As we moved our lives online, the internet promised an end to isolation. But can we find real intimacy amid shifting identities and permanent surveillance? A long read by Olivia Laing explores this blurring between individuals and networks.
In the past few years, two things have happened [and have created a profound shift in internet mores]: a dramatic rise in online hostility, and a growing awareness that the lovely sense of privacy engendered by communicating via a computer is a catastrophic illusion. The pressure to appear perfect is greater than ever, while the once‑protective screen no longer reliably separates the domains of the real and the virtual.

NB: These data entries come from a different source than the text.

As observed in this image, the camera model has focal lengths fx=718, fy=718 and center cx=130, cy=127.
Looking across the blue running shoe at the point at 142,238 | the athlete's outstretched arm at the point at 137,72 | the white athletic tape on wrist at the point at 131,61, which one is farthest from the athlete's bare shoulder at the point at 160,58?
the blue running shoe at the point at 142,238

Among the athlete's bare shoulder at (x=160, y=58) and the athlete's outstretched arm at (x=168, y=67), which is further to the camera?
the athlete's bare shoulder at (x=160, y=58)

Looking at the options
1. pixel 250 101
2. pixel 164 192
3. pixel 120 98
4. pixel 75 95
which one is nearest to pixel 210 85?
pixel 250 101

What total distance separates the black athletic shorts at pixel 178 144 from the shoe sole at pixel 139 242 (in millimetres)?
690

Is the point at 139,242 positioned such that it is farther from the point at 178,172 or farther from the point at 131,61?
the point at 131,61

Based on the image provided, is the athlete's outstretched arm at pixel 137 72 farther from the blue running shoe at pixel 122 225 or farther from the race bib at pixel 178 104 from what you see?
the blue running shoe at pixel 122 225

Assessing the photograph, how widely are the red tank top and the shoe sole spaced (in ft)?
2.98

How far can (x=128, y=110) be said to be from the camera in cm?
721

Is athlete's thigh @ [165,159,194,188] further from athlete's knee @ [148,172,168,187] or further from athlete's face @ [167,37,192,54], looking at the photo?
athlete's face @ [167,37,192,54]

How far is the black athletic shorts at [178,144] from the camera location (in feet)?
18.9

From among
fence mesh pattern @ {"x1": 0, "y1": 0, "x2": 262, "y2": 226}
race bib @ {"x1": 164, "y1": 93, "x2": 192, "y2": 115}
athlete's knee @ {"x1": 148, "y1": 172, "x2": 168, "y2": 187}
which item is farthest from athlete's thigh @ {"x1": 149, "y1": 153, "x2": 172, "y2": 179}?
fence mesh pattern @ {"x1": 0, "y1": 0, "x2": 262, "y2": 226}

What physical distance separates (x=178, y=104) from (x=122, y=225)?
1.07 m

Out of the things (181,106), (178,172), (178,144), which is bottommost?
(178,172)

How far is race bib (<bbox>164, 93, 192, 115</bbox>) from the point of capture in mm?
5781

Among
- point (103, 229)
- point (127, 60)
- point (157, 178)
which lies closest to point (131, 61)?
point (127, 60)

Increasingly, participants in online spaces have become aware that the unknown audience might at any moment turn on them in a frenzy of shaming and scapegoating.
The atmosphere of surveillance and punishment destroys intimacy by making it unsafe to reveal mistakes and imperfections. […]

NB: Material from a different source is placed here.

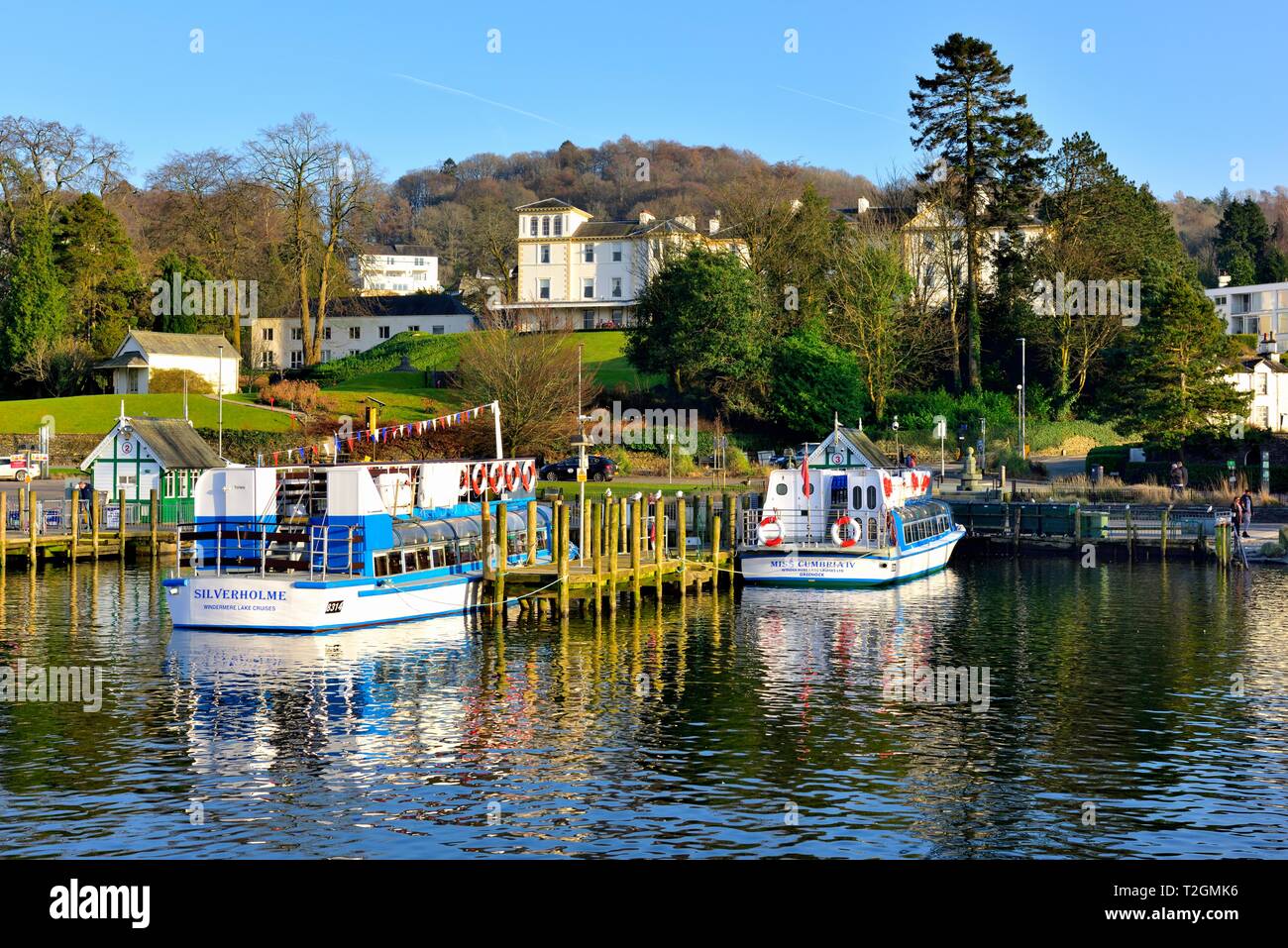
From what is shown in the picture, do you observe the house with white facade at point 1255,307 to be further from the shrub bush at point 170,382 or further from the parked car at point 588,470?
the shrub bush at point 170,382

This growing entanglement of the corporate and social, this creeping sense of being tracked by invisible eyes, demands an increasing sophistication about what is said and where. The possibility of virulent judgment and rejection induces precisely the kind of hypervigilance and withdrawal that increases loneliness. […]
Faced with the knowledge that nothing we say, no matter how trivial or silly, will ever be completely erased, we find it hard to take the risks that togetherness entails. […] What I want to know is where we are headed. What is this sense of perpetual scrutiny doing to our ability to connect?